• **Work task A**: List each distinct source cited in parentheses in the passage on the SRSI, giving each one once.
• **Work task B**:
Answer these questions from the passage on the SRSI:
(i) What was the SIMS developed as?
(ii) What number of false-positives does a recommended cutoff for screening instruments usually allow?
(iii) When is an alternative for the SIMS needed?

• **Reading passage**:
■ ■ ■

Both the item selection procedures of the SRSI and many of the analyses presented in this paper were based on SIMS scores as an independent criterion. The SIMS was developed as a screening test for symptom exaggeration. Its limitations have been discussed in more detail by the authors elsewhere in detail (Merten et al., 2007; van Impelen et al., 2014). False-positive classifications are likely to occur at a higher rate in patient populations with genuine severe psychopathology (e.g., Edens, Otto, & Dwyer, 1999). The same may be true for the SRSI, an issue that has to be carefully addressed in future studies. Arguably, the risk of false-positives depends upon the choice of an optimal cutoff, which was beyond the scope of the current article. With screening instruments, a recommended cutoff may allow for a pre-defined number of false-positives, usually 10 % or less. For instruments with intended higher diagnostic accuracy, the major focus will be minimizing false-positive classifications. The issue of choosing an optimal cutoff for the SRSI pseudosymptom scale will have to be addressed in future work.

Also, an in-depth analysis of the genuine symptom scales has not yet been performed. With future work, comparative data on these scales may become available from genuine patient samples enhancing the utility of the SRSI. The current analyses focused on the pseudosymptom scales, so the symptom scales can be seen, so far, as dummy items to disguise the test intention. For both the preliminary and the final test versions, high correlations between the pseudosymptom and the genuine symptom total scores were observed. These results need further investigation and clarification. It is well known that overreporting of potentially genuine symptoms and endorsement of atypical or bizarre symptoms (pseudosymptoms) constitute two related modes of responding in patients with feigned symptom presentation (e.g., Merten et al., 2007). Thus, a composite index appears promising on the basis of preliminary analyses, but this issue also needs to be taken up in future studies with large clinical samples.

Bearing these limitations in mind, we think that the SRSI may become a promising tool for detecting distorted symptom reports, alongside the SIMS. An alternative for the SIMS is needed whenever patients or evaluees are familiar with the SIMS or might have been coached so that they can readily identify the SIMS as a SVT. In those circumstances, the SRSI might provide valuable information. The analyses presented in this paper are to be taken as a description of the first steps of a complex process of test construction and validation.

■ ■ ■

(Stored data entries)
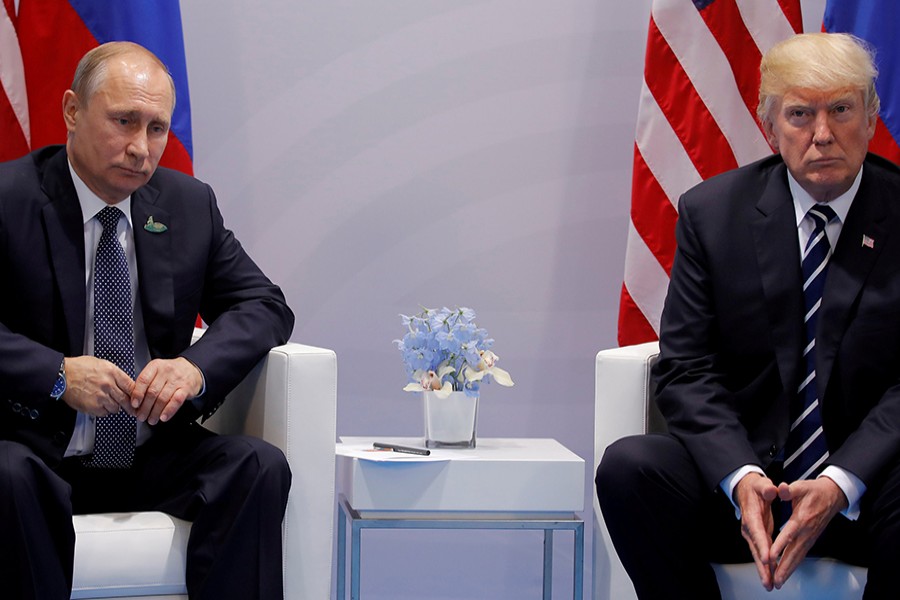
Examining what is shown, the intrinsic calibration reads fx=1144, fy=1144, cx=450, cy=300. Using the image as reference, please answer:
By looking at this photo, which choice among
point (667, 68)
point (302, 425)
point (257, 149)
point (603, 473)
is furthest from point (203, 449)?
point (667, 68)

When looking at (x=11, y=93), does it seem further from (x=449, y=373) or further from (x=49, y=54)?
(x=449, y=373)

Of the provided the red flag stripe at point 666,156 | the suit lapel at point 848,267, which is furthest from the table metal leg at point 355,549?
the red flag stripe at point 666,156

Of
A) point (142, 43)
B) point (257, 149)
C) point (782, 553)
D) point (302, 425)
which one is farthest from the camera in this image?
point (257, 149)

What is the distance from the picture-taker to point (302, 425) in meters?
2.42

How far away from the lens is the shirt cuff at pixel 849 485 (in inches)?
83.6

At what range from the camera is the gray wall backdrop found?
3648mm

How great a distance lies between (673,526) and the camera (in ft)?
7.17

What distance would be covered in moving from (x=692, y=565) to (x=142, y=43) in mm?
2074

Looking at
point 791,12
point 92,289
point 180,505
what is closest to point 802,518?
point 180,505

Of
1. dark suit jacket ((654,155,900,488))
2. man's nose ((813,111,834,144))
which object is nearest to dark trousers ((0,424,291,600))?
dark suit jacket ((654,155,900,488))

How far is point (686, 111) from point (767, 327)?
117 centimetres

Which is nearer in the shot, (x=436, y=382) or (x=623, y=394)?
(x=623, y=394)

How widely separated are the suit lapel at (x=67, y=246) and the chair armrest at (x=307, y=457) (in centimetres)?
43

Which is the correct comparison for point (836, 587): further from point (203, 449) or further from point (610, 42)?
point (610, 42)
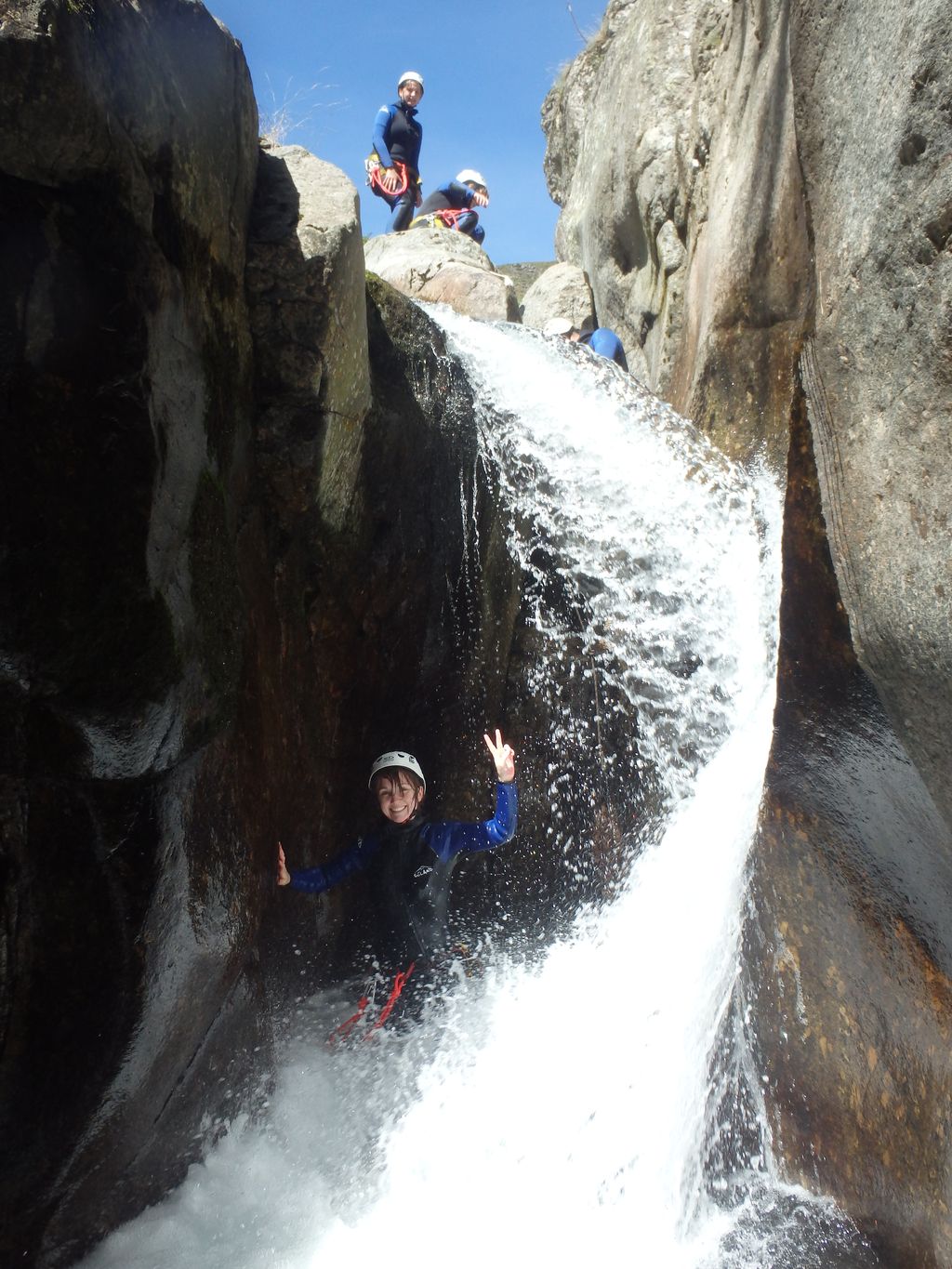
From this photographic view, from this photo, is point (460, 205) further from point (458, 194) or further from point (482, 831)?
point (482, 831)

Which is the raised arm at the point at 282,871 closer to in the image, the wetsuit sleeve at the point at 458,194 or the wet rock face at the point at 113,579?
the wet rock face at the point at 113,579

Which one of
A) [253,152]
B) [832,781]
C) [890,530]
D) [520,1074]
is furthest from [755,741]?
[253,152]

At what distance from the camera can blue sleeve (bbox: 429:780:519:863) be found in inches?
146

■ ■ ■

• **Output A**:
Merten et al., 2007
van Impelen et al., 2014
Edens, Otto, & Dwyer, 1999

• **Output B**:
(i) A screening test for symptom exaggeration.
(ii) Usually 10 % or less.
(iii) Whenever patients or evaluees are familiar with the SIMS or might have been coached so that they can readily identify the SIMS as a SVT.